Canon's Serenar rangefinder tele — 100mm f/3.5 in Leica Thread Mount, manual focus.
The Canon Serenar 100mm f/3.5 is a telephoto rangefinder lens made in Japan for the 39mm Leica screw thread. It carries Canon's Serenar branding from the early 1950s and offered a slightly faster alternative to the earlier 100mm f/4. It served Leica-thread and Canon rangefinder bodies as a compact medium telephoto.
This is a manual-focus, rangefinder-coupled Leica Thread Mount lens with a 100mm focal length and a maximum aperture of f/3.5. The mount is the 39mm Leica screw thread (LTM / L39 / M39). Focus and aperture are set on the barrel by hand. Element count, weight and filter thread are not restated here because they are not verified from the gap data.

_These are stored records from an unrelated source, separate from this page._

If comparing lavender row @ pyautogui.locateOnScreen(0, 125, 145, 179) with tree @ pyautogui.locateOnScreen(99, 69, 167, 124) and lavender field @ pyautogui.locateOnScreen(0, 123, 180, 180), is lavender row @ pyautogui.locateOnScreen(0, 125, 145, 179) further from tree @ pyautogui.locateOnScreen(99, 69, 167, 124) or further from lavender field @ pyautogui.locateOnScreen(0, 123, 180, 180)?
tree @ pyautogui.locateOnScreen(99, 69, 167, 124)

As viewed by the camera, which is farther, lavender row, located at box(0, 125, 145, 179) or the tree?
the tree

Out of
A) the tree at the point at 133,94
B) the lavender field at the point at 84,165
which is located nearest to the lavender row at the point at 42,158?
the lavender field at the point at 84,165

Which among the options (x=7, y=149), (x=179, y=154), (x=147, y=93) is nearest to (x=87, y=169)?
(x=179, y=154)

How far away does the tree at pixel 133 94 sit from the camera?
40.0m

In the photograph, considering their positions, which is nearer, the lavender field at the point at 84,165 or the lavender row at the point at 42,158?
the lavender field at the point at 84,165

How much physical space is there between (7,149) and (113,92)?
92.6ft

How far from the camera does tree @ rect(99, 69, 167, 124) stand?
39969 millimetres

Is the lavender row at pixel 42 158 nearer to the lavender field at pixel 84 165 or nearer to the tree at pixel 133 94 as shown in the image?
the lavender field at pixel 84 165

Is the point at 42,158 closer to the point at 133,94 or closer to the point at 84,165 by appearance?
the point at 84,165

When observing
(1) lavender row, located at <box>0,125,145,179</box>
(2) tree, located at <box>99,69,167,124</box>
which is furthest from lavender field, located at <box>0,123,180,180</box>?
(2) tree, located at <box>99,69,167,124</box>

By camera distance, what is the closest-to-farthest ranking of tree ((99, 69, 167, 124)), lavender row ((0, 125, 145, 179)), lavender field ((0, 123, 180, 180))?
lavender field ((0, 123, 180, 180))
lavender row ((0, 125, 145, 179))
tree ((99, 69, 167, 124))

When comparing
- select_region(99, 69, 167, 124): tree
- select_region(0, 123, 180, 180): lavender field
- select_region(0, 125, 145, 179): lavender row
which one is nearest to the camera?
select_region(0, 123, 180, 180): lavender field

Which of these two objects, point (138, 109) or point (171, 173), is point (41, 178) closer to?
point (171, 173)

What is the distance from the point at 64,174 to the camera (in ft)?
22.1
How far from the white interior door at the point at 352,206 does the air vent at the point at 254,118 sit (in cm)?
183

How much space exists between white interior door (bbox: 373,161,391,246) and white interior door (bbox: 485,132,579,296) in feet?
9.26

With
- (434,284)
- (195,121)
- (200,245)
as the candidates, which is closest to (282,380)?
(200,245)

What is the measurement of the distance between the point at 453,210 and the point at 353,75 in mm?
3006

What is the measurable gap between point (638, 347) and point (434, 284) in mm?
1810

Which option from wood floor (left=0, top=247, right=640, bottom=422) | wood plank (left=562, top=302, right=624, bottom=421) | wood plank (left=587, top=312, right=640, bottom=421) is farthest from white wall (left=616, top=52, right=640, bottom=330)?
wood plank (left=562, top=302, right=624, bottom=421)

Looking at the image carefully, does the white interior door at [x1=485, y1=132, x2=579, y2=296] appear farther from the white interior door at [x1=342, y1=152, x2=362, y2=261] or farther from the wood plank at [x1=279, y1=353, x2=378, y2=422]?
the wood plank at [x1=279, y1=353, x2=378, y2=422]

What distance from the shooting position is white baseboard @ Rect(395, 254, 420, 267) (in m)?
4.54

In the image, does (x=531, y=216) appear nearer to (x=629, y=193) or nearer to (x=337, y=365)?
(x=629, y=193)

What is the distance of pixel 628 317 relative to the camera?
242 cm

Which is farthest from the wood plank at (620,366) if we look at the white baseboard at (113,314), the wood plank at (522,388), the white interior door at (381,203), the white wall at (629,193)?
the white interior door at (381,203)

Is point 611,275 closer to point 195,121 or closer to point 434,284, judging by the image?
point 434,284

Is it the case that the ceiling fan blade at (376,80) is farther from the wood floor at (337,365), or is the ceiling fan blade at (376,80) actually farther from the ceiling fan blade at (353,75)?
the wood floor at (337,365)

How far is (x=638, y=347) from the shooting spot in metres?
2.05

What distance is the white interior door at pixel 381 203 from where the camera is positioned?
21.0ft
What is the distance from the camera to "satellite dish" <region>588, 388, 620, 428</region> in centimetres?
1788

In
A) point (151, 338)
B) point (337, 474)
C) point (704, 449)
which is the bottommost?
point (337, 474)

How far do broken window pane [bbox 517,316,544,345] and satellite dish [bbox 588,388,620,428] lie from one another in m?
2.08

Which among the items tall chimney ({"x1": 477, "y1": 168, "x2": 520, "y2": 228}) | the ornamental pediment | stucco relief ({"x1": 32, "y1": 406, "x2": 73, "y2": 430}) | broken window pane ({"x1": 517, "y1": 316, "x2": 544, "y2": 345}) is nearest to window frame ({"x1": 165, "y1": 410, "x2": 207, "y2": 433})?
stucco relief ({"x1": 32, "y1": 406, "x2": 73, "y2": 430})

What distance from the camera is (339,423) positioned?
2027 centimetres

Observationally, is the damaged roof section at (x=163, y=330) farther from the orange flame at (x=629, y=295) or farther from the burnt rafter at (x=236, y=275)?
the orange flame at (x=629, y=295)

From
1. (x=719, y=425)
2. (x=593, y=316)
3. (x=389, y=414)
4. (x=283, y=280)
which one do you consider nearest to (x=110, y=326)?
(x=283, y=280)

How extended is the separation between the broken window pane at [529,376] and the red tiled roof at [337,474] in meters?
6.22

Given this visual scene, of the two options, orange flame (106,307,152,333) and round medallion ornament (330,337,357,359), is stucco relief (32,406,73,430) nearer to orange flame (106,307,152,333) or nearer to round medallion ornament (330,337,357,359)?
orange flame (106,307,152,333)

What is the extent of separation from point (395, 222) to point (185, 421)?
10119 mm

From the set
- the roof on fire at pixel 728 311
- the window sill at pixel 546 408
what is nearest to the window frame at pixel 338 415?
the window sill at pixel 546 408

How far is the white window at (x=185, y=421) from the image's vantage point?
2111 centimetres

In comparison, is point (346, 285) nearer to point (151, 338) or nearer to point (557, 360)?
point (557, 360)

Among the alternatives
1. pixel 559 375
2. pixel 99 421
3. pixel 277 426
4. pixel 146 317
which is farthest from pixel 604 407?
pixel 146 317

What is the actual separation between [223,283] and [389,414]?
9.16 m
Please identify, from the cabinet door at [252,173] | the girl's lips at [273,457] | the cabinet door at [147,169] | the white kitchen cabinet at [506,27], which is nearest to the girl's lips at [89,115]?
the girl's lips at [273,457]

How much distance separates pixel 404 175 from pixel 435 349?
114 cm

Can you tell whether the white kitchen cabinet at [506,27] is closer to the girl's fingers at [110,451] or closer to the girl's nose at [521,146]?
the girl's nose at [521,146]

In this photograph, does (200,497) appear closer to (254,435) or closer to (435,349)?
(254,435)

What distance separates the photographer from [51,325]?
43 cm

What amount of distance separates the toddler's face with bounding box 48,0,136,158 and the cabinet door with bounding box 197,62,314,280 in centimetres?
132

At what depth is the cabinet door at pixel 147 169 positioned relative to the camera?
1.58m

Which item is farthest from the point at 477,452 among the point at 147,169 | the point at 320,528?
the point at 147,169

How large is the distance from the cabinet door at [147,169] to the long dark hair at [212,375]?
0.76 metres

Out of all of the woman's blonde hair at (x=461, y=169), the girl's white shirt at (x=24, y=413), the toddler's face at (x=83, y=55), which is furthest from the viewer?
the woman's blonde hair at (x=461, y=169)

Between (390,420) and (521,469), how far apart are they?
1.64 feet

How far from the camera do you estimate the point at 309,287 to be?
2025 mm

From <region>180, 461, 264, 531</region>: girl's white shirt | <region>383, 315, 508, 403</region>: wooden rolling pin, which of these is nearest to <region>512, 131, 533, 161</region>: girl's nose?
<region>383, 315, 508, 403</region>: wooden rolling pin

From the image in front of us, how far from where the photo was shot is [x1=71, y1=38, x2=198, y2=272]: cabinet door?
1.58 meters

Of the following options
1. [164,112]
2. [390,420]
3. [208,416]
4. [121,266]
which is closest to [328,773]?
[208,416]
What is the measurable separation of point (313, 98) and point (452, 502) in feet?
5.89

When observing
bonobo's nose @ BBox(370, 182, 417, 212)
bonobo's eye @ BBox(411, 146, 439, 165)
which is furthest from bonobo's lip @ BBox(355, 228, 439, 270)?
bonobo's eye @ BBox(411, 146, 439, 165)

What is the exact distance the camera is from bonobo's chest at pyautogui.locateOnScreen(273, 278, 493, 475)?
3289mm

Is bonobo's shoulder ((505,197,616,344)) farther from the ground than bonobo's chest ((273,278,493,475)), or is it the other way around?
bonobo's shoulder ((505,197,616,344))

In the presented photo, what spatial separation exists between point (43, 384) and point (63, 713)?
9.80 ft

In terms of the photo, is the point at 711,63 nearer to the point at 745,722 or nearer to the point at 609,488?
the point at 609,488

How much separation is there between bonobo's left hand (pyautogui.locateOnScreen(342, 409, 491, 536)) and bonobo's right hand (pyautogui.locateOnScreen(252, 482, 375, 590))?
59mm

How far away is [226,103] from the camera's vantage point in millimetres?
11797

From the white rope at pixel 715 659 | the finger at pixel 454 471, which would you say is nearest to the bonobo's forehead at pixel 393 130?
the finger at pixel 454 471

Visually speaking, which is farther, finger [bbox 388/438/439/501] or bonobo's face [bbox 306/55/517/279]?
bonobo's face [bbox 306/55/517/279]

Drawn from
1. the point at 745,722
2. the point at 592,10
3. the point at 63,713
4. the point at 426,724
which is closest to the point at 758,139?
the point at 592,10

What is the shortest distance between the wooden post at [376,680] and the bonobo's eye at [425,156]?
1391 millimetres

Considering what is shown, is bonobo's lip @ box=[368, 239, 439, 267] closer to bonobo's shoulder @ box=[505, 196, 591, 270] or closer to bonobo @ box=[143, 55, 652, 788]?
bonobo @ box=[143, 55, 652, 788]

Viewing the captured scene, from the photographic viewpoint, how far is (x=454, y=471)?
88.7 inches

A 100mm at f/3.5 gives reach for tighter portraits and distant subjects with compressed perspective, while staying reasonably compact. The moderate aperture keeps it best suited to good light, and it tends to sharpen across the frame when stopped down a little. It works for travel, portraits and general longer-lens photography.
On the used market, inspect for haze, fungus and balsam separation in the cemented groups. Check the coatings for cleaning marks and wear, look for oily aperture blades, and confirm the focus helicoid is smooth. Rangefinder-coupling accuracy matters at 100mm, so test it on a body. It adapts well to Leica M via M39-to-M and to mirrorless using M39-to-E, M39-to-Z or M39-to-RF adapters.